Küresel ısınmayla birlikte tüm dünyada giderek artan su riskleri, tarımsal üretimi, su kaynaklarının sürdürülebilirliğini ve dolayısıyla gıda güvenliğini tehdit ediyor. Su kaynaklarının sürdürülebilir olarak kullanılması, su riskiyle karşı karşıya olan ülkelerin ulusal güvenlik konusu haline geliyor. Sıcaklıkların mevsim normallerinin üzerinde seyretmesiyle son 50 yılın en sıcak üçüncü kış mevsiminin yaşandığı Türkiye, su kriziyle karşı karşıya olan ülkeler arasında yer alıyor. Uzun dönem iklim değişikliği tahminlerine göre, ülkemizde su kaynaklarının yaklaşık %25 azalması bekleniyor.
Yarı kurak iklim kuşağında yer alan Türkiye’de, su kaynaklarının etkili kullanılması her geçen gün daha büyük önem kazanıyor. SKD Türkiye ve Ankara Üniversitesi Su Yönetimi Enstitüsü, Ülker’in ana sponsorluğunda ve Brisa, IC İçtaş İnşaat, PepsiCo, Sütaş, Toros Tarım ve TürkTraktör’ün destek sponsorluğunda gerçekleştirilen “Su Riskleri Projesi” ile tarımda su verimliliği ve su ayak izi farkındalığının sağlanması amaçlanıyor. Mayıs 2022’de Orta Anadolu’da başlatılan projenin 1. faz raporu kamuoyuyla paylaşıldı.

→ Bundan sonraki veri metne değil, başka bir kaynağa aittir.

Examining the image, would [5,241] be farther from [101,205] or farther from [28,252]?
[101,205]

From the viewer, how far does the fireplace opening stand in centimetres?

Proje kapsamındaki çalışmalar, Ankara Üniversitesi Su Yönetimi Enstitüsü Müdürü Doç. Dr. Gökşen Çapar koordinatörlüğünde, Prof. Dr. Süleyman Kodal, Prof. Dr. Y. Ersoy Yıldırım, Prof. Dr. Yeşim Ahi, Öğr. Gör. Çiğdem Coşkun Dilcan ve Öğr. Gör. Dr. Tolga Pilevneli tarafından yürütüldü. T.C. Tarım ve Orman Bakanlığı tarafından yayınlanan Ulusal Su Planı’nda yer alan konular ile uyumlu olan proje kapsamında, gereğinden fazla sulama yapılmaması ve uygulama hatalarının önüne geçilmesi için Kırıkkale ili Delice ilçesi Çerikli beldesinde 100 çiftçiye “Modern Sulama Yöntemleri” ve “Gübre Kullanımı” konulu eğitimler verildi.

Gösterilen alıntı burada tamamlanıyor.